黒柴りゅうの散歩道

日本各地の旅の記録(重伝建と一宮そして100名城)

48 作家山本兼一氏のこと

1 山本作品との出会い
 学生時代から司馬遼太郎作品のファンで、彼が亡くなった時(1996年)は本当に残念でした。しばらくは藤沢周平氏や山本一力氏のような時代小説を楽しんでいましたが、やはり歴史上の人物を史実を踏まえて扱い、その時代をリアルに感じさせてくれる司馬作品の魅力は忘れがたく、男性的でスケール感の大きい作品の登場を心待ちにしていました。
 ある日書店で『火天の城』という風変わりなタイトルの小説と出会いました。中を見ると時代小説的な人情話ではなく、安土城築城の城大工が主人公でそこに武将や合戦が絡んで行く、まさに私が待っていた世界を描いた作品でした。しかも主人公が信長ではなく棟梁の岡部又右衛門(この人物も実在)ですので、よりリアルに物語の世界を味わえるようになっていました。

2 作者との出会い
 そんな時、ある事がきっかけで、その山本兼一氏に仕事を依頼する事になりました。
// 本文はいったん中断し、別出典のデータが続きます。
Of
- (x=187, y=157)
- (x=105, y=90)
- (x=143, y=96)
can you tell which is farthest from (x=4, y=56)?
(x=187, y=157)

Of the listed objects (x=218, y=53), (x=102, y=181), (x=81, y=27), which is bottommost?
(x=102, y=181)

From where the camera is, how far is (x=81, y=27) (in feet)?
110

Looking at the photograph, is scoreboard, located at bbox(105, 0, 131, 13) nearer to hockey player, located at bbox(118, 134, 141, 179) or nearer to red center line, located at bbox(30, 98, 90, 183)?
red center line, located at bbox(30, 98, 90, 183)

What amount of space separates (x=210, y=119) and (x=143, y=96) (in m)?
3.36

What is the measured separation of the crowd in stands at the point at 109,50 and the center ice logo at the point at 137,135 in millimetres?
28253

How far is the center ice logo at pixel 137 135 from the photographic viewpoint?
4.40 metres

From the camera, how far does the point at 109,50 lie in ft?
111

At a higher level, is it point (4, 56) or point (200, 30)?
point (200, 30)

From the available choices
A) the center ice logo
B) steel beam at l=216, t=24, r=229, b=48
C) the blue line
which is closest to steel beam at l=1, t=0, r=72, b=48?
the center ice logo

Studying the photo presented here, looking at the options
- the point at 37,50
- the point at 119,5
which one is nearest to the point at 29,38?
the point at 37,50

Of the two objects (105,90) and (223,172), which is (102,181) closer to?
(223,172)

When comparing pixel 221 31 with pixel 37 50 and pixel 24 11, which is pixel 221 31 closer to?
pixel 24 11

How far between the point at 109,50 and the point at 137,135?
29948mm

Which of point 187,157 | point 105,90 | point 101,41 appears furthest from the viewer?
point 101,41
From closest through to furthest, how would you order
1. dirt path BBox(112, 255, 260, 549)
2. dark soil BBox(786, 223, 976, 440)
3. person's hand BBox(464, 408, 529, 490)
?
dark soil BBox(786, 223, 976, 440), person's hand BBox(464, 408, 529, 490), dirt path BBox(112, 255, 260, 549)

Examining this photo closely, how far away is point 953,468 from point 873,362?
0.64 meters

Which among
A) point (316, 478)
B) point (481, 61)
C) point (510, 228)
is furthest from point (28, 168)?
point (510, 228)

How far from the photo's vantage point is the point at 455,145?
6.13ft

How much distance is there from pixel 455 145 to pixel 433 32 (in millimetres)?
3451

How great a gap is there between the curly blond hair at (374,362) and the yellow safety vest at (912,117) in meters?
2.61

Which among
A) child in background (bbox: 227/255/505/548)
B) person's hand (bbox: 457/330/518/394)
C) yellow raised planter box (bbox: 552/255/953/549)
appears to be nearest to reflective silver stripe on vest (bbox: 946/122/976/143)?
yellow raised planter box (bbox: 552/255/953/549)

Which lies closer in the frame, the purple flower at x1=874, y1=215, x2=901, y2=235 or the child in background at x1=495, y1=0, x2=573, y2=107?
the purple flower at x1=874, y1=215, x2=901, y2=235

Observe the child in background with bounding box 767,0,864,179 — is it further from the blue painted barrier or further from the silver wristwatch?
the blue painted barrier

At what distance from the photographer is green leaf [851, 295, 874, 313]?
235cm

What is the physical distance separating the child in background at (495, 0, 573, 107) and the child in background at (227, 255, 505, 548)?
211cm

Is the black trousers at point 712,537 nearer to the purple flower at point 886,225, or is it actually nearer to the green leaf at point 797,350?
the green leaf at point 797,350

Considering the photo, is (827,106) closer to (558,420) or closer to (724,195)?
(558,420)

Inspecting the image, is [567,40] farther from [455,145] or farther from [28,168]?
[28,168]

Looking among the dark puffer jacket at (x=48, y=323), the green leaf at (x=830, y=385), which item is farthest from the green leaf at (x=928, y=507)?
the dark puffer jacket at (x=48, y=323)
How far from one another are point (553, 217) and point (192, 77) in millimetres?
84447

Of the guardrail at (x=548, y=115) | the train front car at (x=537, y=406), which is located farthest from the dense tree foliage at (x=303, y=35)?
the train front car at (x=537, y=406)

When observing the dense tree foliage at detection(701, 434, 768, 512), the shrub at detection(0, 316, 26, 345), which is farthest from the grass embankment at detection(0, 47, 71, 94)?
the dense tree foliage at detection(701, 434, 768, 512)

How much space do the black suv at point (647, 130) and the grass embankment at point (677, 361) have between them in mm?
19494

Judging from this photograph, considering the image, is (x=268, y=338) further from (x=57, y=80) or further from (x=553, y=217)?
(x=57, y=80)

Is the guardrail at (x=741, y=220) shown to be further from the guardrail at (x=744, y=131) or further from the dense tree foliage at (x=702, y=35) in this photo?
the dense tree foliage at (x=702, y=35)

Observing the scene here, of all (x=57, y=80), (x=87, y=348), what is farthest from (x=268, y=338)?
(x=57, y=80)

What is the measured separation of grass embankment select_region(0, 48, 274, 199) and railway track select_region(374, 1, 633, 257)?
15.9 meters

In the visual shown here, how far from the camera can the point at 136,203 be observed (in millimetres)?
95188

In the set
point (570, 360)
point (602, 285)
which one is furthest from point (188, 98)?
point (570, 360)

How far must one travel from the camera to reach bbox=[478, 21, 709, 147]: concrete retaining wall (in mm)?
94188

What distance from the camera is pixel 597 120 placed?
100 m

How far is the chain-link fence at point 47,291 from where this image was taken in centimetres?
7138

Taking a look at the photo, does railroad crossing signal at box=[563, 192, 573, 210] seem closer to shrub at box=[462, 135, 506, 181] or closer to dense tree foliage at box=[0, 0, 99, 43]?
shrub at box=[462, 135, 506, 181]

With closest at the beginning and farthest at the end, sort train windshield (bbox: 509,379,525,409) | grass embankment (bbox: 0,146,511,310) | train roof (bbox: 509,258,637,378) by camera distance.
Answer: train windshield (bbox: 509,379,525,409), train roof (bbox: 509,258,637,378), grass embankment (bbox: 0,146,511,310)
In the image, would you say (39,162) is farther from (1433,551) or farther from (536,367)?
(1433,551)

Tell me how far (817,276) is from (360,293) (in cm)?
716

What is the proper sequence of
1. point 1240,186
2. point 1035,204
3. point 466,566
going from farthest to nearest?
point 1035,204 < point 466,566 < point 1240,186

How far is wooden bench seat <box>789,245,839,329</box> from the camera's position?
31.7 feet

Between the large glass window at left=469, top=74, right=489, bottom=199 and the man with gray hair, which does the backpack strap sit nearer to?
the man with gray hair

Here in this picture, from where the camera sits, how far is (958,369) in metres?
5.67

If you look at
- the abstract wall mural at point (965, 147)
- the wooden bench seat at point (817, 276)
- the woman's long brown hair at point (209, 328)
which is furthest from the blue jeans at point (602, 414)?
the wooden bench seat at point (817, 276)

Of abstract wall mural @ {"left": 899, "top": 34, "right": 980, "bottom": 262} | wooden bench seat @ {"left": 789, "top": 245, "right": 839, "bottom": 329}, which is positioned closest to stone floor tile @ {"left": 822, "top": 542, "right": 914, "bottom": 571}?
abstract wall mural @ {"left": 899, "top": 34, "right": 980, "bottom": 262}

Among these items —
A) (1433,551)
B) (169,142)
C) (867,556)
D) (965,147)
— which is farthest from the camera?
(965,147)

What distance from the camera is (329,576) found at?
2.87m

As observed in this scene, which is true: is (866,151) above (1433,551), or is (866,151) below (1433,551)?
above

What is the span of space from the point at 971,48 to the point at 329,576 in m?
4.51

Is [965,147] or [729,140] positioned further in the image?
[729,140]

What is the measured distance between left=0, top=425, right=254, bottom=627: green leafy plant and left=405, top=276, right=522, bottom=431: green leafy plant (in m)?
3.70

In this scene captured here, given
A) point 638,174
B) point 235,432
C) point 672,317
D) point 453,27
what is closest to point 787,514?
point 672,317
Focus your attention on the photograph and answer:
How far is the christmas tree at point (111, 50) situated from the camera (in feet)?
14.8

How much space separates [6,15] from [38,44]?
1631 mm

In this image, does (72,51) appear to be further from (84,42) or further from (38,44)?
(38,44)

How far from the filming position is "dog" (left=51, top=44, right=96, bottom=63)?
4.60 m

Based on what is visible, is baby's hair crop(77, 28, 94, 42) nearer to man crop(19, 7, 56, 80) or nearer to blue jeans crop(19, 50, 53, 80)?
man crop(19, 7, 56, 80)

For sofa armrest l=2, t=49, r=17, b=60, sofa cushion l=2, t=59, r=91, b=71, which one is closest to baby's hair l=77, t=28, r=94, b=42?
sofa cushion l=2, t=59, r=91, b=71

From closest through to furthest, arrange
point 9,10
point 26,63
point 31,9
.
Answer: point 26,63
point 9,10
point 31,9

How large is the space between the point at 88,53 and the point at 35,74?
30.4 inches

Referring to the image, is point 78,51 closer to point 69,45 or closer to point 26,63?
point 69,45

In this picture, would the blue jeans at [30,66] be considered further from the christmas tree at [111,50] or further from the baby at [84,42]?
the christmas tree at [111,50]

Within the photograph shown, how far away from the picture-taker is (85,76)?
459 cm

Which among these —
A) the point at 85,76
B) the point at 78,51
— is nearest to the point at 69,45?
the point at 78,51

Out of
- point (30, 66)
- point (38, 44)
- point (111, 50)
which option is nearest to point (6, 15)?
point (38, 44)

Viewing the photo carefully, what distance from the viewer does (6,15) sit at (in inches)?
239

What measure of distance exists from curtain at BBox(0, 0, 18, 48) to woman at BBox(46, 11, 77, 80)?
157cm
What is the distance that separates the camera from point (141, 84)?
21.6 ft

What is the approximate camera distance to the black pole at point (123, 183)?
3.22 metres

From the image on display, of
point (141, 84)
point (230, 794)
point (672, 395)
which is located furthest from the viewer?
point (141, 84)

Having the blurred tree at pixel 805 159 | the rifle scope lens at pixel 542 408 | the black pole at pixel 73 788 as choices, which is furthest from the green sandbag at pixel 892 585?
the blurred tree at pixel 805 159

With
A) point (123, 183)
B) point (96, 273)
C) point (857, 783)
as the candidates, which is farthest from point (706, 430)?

担当の私は氏の事務所(と言うより工房・アトリエ?!)を伺い、打ち合わせを進めました。協議が終わり「私的な事で申し訳ありませんが・・・・」と話すと「どうぞどうぞ」と笑顔で応えて下さったので、私が司馬遼太郎亡き後、山本兼一作品の大ファンであったこと、ちょうど出版された『雷神の筒』を読み終えたばかりで、感動の余韻覚めやらない状態であること、など熱く語っていました。
 氏は相槌を打ちながら楽しそうに聞いて下さいました。その場では多くを語られませんでしたが、後日やり取りした手紙の中に、その時の事をこんな風に書いて下さっていました。
『拙作のご感想ありがとうございます。まさに私の狙いを真正面から受けとめて下さっておいでで、書き手として大いに励まされます・・・・ 』

氏から頂戴した和紙の名刺 著書に書いていただいたサイン

3 直木賞作家に
 翌年、氏は『利休にたずねよ』で第140回の直木賞を受賞されました。後の直木賞作家と語り合って手紙をやり取りし、『雷神の筒』の火縄銃を持たせていただき、その弾をお土産に頂戴し・・・・、何とも素敵な時間を過ごしたことになります。シニアになって一層歴史好きになり当時を振り返る時、時間のかけがえのなさを痛感します。
 そのわずか六年後、氏は52歳の若さで旅立たれました。ただその作品は、今も私の本棚の一角で輝きを放っています。